In all the geological ages we find in any age the anticipation of the following. This may also be the case with the age in which we now live, the Age of Man. We see everywhere preparations made for further progress, seeds sown which have not yet sprung up; embryos not yet developed; life which has not yet grown to maturity. In particular we find that in this Age of Man, man has not yet completed his work.12

For McCosh, then, the events of the Heilsgeschichte in the Christian era were to be located in the wider context of the progressive development of the great chain of life. The advent of the human species, and the coming of the Holy Spirit at Pentecost, are to be understood as inaugurating new stages of human existence. As he put it:

In all past ages there have been new powers added. Life seized the mineral mass, and formed the plant; sensation imparted to the plant made the animal; instinct has preserved the life and elevated it; intelligence has turned the animal into man; morality has raised the intelligence to love and law. The work of the Spirit is not an anomaly. It is one of a series; he last and the highest. It is the grandest of all powers.13

In the light of these intimations it is hardly surprising that Benz senses reverberations between McCosh’s evolutionary eschatology and Teilhard’s Omega point. Indeed, McCosh’s enthusiasm for the Duke of Argyll’s The Reign of Law reveals just how far he was prepared to go in locating divine design within the intrinsic operations of natural law.14

All this suggests that there were significant resonances between attitudes to eschatology and attitudes to evolution theory. Thus postmillennialists, with their exuberant confidence in social progress, were sympathetic to the idea of a gradual transformation of society, and so it is not surprising that they would find the transformism of evolution theory congenial. Perhaps no better candidate illustrates this than B.B. Warfield, famous for his architectonic defence of biblical inerrancy and professor of didactic and polemic theology in the Princeton Seminary. That Warfield endorsed the broad outlines of evolution theory is now beyond doubt and does not require demonstration here. Rather I want to illustrate something of how Warfield conceived of God’s workings in the world from his reflections on aspects of evolutionary theory.

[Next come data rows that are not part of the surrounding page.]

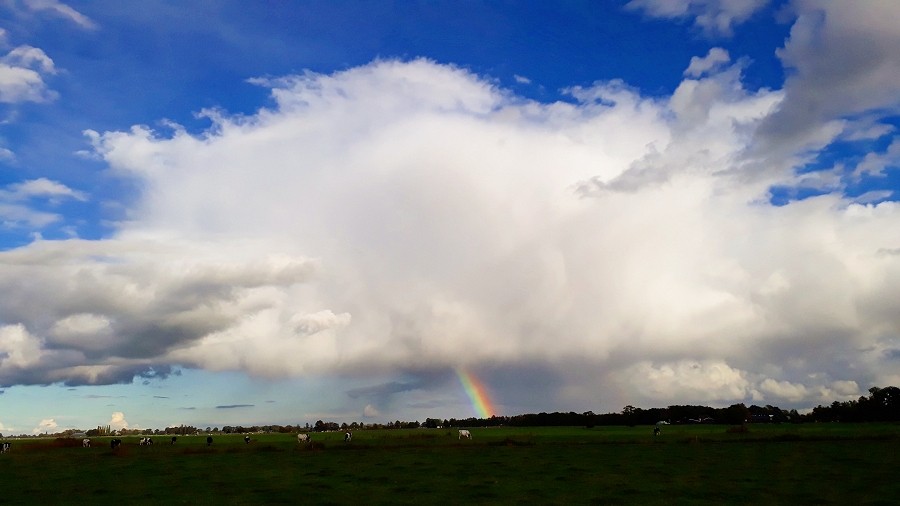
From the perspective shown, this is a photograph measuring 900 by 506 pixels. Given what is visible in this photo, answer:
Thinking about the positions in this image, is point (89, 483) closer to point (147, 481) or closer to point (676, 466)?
point (147, 481)

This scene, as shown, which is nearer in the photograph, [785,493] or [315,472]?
[785,493]

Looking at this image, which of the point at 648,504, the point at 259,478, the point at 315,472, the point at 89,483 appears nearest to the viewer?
the point at 648,504

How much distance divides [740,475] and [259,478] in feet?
106

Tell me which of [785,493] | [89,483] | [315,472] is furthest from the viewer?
[315,472]

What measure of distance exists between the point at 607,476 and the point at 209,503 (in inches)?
979

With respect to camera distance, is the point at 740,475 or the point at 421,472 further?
the point at 421,472

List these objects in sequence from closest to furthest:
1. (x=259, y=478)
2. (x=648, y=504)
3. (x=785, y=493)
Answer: (x=648, y=504) → (x=785, y=493) → (x=259, y=478)

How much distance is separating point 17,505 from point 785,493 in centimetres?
3878

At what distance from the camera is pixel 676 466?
48.4m

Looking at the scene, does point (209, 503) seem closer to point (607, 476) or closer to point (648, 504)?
point (648, 504)

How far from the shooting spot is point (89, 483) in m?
40.1

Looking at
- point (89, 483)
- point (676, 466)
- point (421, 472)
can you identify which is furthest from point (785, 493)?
point (89, 483)

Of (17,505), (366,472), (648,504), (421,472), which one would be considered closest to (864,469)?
(648,504)

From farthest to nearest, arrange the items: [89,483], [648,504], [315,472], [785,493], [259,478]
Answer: [315,472], [259,478], [89,483], [785,493], [648,504]
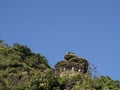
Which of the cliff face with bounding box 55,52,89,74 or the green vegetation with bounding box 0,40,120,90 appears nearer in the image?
the green vegetation with bounding box 0,40,120,90

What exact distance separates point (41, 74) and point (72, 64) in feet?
23.6

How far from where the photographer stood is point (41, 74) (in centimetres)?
3152

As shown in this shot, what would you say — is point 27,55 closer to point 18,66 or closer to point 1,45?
point 1,45

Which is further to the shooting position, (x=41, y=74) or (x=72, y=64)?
(x=72, y=64)

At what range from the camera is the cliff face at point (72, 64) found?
3778 centimetres

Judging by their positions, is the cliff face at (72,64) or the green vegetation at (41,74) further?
the cliff face at (72,64)

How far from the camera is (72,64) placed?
38.2m

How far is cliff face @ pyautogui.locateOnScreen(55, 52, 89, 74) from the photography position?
3778 centimetres

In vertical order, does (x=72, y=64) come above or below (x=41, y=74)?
above

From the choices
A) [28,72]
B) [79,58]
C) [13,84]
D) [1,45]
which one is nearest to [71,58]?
[79,58]

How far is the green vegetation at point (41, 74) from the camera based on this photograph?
3103cm

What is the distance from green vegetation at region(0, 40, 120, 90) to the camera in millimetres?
31031

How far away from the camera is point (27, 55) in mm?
47125

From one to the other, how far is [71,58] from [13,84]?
278 inches
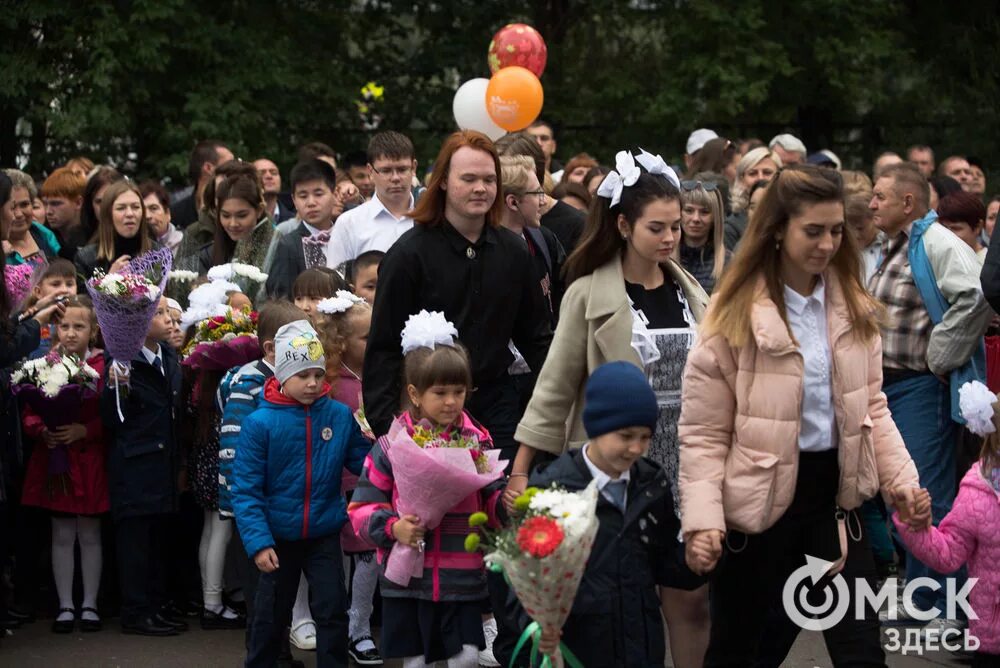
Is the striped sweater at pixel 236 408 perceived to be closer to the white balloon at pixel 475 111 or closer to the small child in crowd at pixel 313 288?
the small child in crowd at pixel 313 288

First, Warfield was not unfavourably disposed to mechanistic accounts within science. In his otherwise favourable review of Vernon Kellogg’s Darwinism Today published in 1908, he complained that

Some lack of philosophical acumen must be suspected when it is not fully understood that teleology is in no way inconsistent with—is rather necessarily involved in—a complete system of natural causation. Every teleological system implies a complete ‘causo-mechanical’ explanation as its instrument.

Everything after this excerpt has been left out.